Я пошел с ней обратно до середины пути и уже собирался попрощаться, как вдруг она сказала:
– Тебя не удивило, откуда у меня гусиная печенка?
– Да, – сказал я, – немного удивило, действительно.
– Раз так, я тебе расскажу, – сказала она. – У меня было на хозяйстве двое гусей – хорошие, жирные гуси, я их берегла на тот день, когда мои домашние вернутся с войны.
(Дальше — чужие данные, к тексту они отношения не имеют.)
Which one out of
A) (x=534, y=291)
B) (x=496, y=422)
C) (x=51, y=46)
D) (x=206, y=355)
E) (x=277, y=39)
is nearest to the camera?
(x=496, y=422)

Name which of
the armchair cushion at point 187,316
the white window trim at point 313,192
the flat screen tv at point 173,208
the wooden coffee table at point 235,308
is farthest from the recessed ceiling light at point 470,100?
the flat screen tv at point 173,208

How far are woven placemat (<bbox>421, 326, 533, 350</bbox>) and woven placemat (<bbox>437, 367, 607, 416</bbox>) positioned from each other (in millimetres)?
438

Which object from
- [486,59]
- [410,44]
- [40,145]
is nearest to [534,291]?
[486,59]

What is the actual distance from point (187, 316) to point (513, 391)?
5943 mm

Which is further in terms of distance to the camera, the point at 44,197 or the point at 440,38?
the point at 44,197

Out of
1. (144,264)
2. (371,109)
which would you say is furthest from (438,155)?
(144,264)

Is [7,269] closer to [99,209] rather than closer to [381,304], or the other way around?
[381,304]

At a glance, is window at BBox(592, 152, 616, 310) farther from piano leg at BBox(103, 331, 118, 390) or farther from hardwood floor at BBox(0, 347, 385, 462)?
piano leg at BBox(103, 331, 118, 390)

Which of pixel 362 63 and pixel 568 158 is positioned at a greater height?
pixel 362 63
И вот выхожу я как-то утром задать им корм, смотрю – нет одного гуся. Я спрашиваю оставшегося: где твой товарищ? А он захлопал крыльями и закричал по-гусиному: «Га-га-га» – как будто понял мой вопрос. Да только я не поняла его ответ. Ну, а потом мне рассказали, что госпожа Шиммерманн пригласила каких-то музыкантов выступить перед ее ранеными, а эти музыканты увидели моих гусей и украли одного. Вот я и сказала себе: зарежу-ка я оставшегося, пока и его не украли. И вот как раз сегодня приехал резник Алтер-Липа из Лейпцига и зарезал мне гуся. Половину я хочу послать мужу, другую сыну, а вот печенку решила дать тебе. Это у немецких офицеров заведено посылать подарки с фронта домой, но мы, слава Богу, евреи, а не немецкие офицеры, и мы посылаем подарки из дома на фронт. Пусть и тебе будет подарок.